In the spring of 1841 the brothers sold their claim and removed to the present site of Monona, where they each took up land. Phineas P. Olmsted built a log house, the first one in Monona, and in 1849 with a nephew started the first general store in the town. The same year a postoffice was established here, our subject becoming the first Postmaster, being appointed under Taylor's administration. At the end of three years he resigned, locating on the place where he now resides and erected the frame house where he has resided ever since. At various times he has owned several farms and has given to his children about three hundred and thirty acres, still retaining a property of about the same area.

December 26, 1843, Mr. Olmsted married Hannah Rowe, who was born near Albany, N.Y., and they have had six daughters and two sons to bless their union. Eunice is deceased, and the others in order of birth are as follows: Irving D.; Clara, the wife of Harvey S. Curtis; Hannah, deceased; Esther, wife of Melvin Davis; Parma, Mrs. Henry Wilson; Phineas P.; and Sarah, wife of Frank Gilbert.
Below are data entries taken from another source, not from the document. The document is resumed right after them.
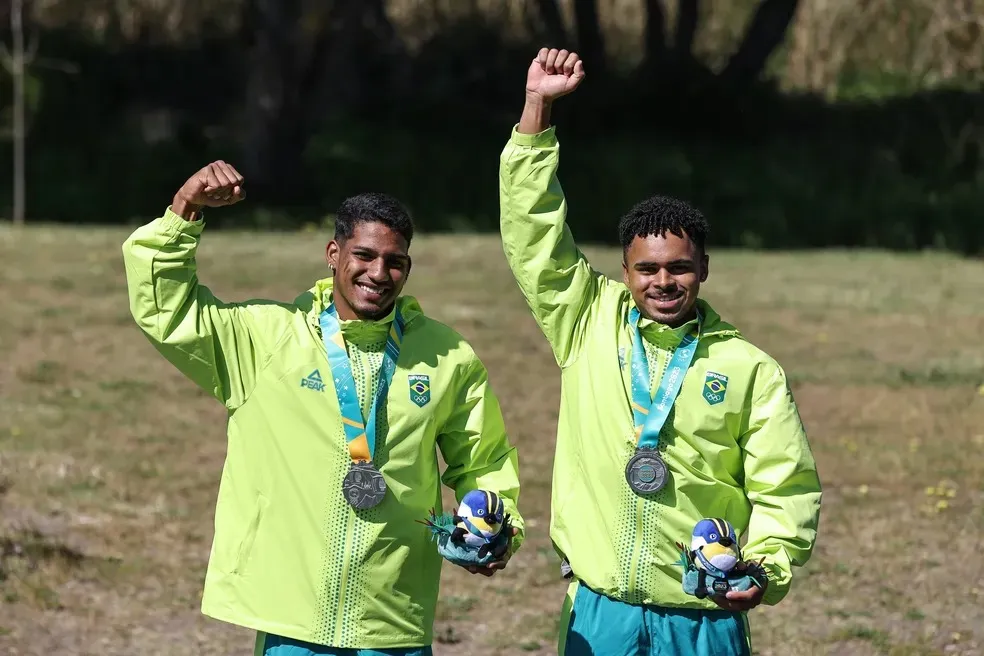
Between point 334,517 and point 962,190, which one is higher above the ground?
point 334,517

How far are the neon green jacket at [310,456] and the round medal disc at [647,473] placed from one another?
0.32 metres

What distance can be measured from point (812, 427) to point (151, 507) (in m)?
4.57

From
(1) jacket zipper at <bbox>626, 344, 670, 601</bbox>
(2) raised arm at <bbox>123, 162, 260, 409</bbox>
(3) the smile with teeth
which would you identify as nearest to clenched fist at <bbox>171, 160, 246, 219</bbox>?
(2) raised arm at <bbox>123, 162, 260, 409</bbox>

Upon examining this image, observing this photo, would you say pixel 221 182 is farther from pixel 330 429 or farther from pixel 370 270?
pixel 330 429

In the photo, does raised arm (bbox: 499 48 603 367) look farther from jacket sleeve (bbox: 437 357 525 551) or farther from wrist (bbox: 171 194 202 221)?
wrist (bbox: 171 194 202 221)

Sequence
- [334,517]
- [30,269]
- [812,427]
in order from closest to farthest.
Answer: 1. [334,517]
2. [812,427]
3. [30,269]

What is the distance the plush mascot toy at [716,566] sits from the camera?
4297mm

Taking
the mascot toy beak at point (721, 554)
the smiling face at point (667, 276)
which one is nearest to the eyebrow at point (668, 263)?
the smiling face at point (667, 276)

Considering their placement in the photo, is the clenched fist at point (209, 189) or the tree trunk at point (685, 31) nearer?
the clenched fist at point (209, 189)

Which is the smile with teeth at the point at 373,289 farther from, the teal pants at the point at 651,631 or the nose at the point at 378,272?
the teal pants at the point at 651,631

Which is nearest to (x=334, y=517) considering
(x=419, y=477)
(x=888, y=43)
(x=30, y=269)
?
(x=419, y=477)

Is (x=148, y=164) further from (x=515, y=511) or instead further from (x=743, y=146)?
(x=515, y=511)

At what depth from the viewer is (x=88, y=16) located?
31.5 meters

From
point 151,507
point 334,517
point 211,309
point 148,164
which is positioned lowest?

Mr. Olmsted has served in various official capacities. In 1841 he was first elected Justice of the Peace, sserving as such for twelve years, and in 1842 he built the first frame house in Monona village, and in 1860 was made County Supervisor, holding that place for sixteen years. In 1865 he was elected on the Republican ticket as County Representative in the Legislature and he has filled various minor positions. As an Odd Fellow he belongs to Monona Lodge. He is very proud of the fact that he has twenty grandchildren and two great-grandchildren, and is a man whose chief joy in life has been in his domestic relations.